## WHAT THE EXERCISE ASKS
Please transcribe the data that follows without the pictures, keeping every word the same.

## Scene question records
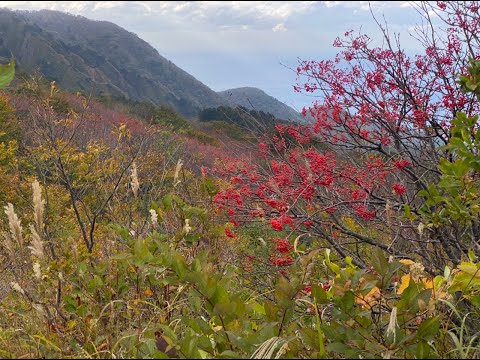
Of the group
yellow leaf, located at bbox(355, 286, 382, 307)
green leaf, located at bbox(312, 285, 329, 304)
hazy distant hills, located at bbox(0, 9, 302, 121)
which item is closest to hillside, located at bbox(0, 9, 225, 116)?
hazy distant hills, located at bbox(0, 9, 302, 121)

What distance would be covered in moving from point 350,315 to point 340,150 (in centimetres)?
334

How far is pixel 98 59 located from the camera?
112 meters

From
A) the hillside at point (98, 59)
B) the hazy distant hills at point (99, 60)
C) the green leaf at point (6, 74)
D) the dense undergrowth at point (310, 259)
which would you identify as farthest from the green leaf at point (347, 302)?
the hazy distant hills at point (99, 60)

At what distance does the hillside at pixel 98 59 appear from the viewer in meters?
83.4

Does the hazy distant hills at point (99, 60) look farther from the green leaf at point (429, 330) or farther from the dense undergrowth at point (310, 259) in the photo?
the green leaf at point (429, 330)

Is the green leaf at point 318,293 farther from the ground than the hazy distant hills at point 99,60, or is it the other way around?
the hazy distant hills at point 99,60

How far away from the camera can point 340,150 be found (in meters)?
4.68

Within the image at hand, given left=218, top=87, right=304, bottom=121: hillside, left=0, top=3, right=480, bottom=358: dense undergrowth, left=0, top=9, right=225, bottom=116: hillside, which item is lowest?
→ left=0, top=3, right=480, bottom=358: dense undergrowth

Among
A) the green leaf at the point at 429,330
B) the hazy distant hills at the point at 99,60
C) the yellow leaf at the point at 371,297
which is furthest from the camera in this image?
the hazy distant hills at the point at 99,60

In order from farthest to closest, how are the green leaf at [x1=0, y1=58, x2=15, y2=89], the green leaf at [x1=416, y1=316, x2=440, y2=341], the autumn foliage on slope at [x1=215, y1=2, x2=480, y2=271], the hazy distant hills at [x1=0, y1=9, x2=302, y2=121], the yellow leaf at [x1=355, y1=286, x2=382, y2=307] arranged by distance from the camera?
1. the hazy distant hills at [x1=0, y1=9, x2=302, y2=121]
2. the autumn foliage on slope at [x1=215, y1=2, x2=480, y2=271]
3. the yellow leaf at [x1=355, y1=286, x2=382, y2=307]
4. the green leaf at [x1=416, y1=316, x2=440, y2=341]
5. the green leaf at [x1=0, y1=58, x2=15, y2=89]

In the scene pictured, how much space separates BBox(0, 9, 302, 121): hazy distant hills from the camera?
8331cm

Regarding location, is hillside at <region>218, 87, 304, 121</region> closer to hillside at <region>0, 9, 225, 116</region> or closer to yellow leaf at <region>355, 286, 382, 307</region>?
yellow leaf at <region>355, 286, 382, 307</region>

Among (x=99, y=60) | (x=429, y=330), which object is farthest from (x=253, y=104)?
(x=99, y=60)

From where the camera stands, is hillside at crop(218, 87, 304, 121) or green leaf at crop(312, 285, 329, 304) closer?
green leaf at crop(312, 285, 329, 304)
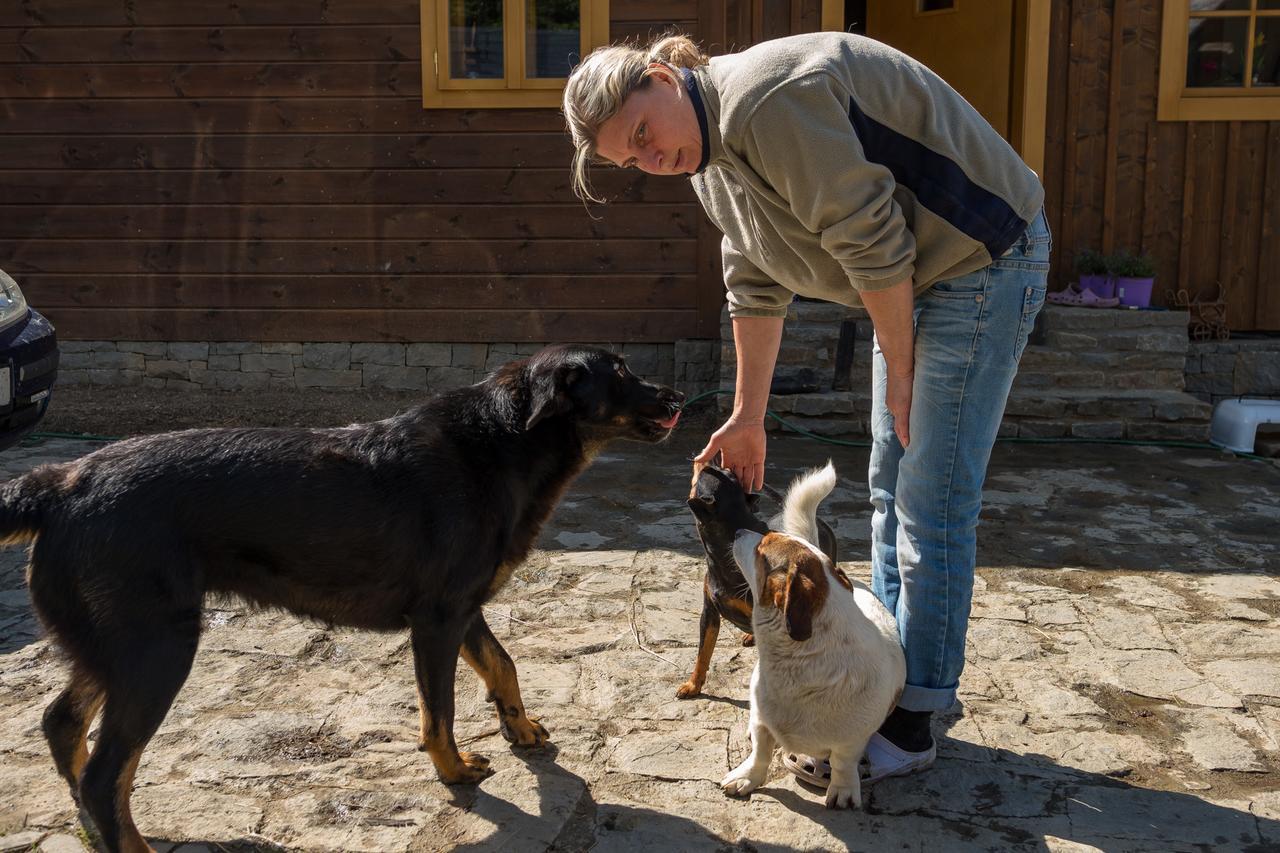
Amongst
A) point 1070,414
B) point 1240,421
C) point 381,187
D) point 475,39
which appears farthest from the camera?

## FULL SOLUTION
Of the group
yellow leaf, located at bbox(355, 286, 382, 307)
green leaf, located at bbox(312, 285, 329, 304)
hazy distant hills, located at bbox(0, 9, 302, 121)
which item is closest to hillside, located at bbox(0, 9, 225, 116)?
hazy distant hills, located at bbox(0, 9, 302, 121)

What distance would be covered in moving from point 350,315 to point 340,150 (in centimetres)?
334

How far is pixel 98 59 located from the camera?
112 meters

From
A) the hillside at point (98, 59)
B) the hazy distant hills at point (99, 60)
C) the green leaf at point (6, 74)
D) the dense undergrowth at point (310, 259)
which would you identify as farthest from the green leaf at point (347, 302)?
the hazy distant hills at point (99, 60)

At what distance does the hillside at pixel 98 59 appear from the viewer in meters?
83.4

Does the hazy distant hills at point (99, 60) look farther from the green leaf at point (429, 330) or farther from the dense undergrowth at point (310, 259) in the photo?
the green leaf at point (429, 330)

Is the green leaf at point 318,293 farther from the ground than the hazy distant hills at point 99,60, or is it the other way around?
the hazy distant hills at point 99,60

How far away from the camera can point 340,150 be found (in meters)?
4.68

Within the image at hand, given left=218, top=87, right=304, bottom=121: hillside, left=0, top=3, right=480, bottom=358: dense undergrowth, left=0, top=9, right=225, bottom=116: hillside, which item is lowest?
→ left=0, top=3, right=480, bottom=358: dense undergrowth

Among
A) the green leaf at the point at 429,330
B) the hazy distant hills at the point at 99,60
C) the yellow leaf at the point at 371,297
which is furthest from the camera in this image?
the hazy distant hills at the point at 99,60

In order from farthest to closest, how are the green leaf at [x1=0, y1=58, x2=15, y2=89], the green leaf at [x1=416, y1=316, x2=440, y2=341], the autumn foliage on slope at [x1=215, y1=2, x2=480, y2=271], the hazy distant hills at [x1=0, y1=9, x2=302, y2=121], the yellow leaf at [x1=355, y1=286, x2=382, y2=307] arranged by distance from the camera?
1. the hazy distant hills at [x1=0, y1=9, x2=302, y2=121]
2. the autumn foliage on slope at [x1=215, y1=2, x2=480, y2=271]
3. the yellow leaf at [x1=355, y1=286, x2=382, y2=307]
4. the green leaf at [x1=416, y1=316, x2=440, y2=341]
5. the green leaf at [x1=0, y1=58, x2=15, y2=89]

In the scene pictured, how much space separates BBox(0, 9, 302, 121): hazy distant hills from the camera?
8331cm

Regarding location, is hillside at <region>218, 87, 304, 121</region> closer to hillside at <region>0, 9, 225, 116</region> or closer to yellow leaf at <region>355, 286, 382, 307</region>?
yellow leaf at <region>355, 286, 382, 307</region>

Among (x=99, y=60) | (x=429, y=330), which object is farthest from (x=253, y=104)?
(x=99, y=60)

From where the camera stands, is hillside at crop(218, 87, 304, 121) or green leaf at crop(312, 285, 329, 304) closer?
green leaf at crop(312, 285, 329, 304)
Amongst
A) point 1070,414
B) point 1240,421
C) point 381,187
D) point 475,39
which appears farthest from the camera?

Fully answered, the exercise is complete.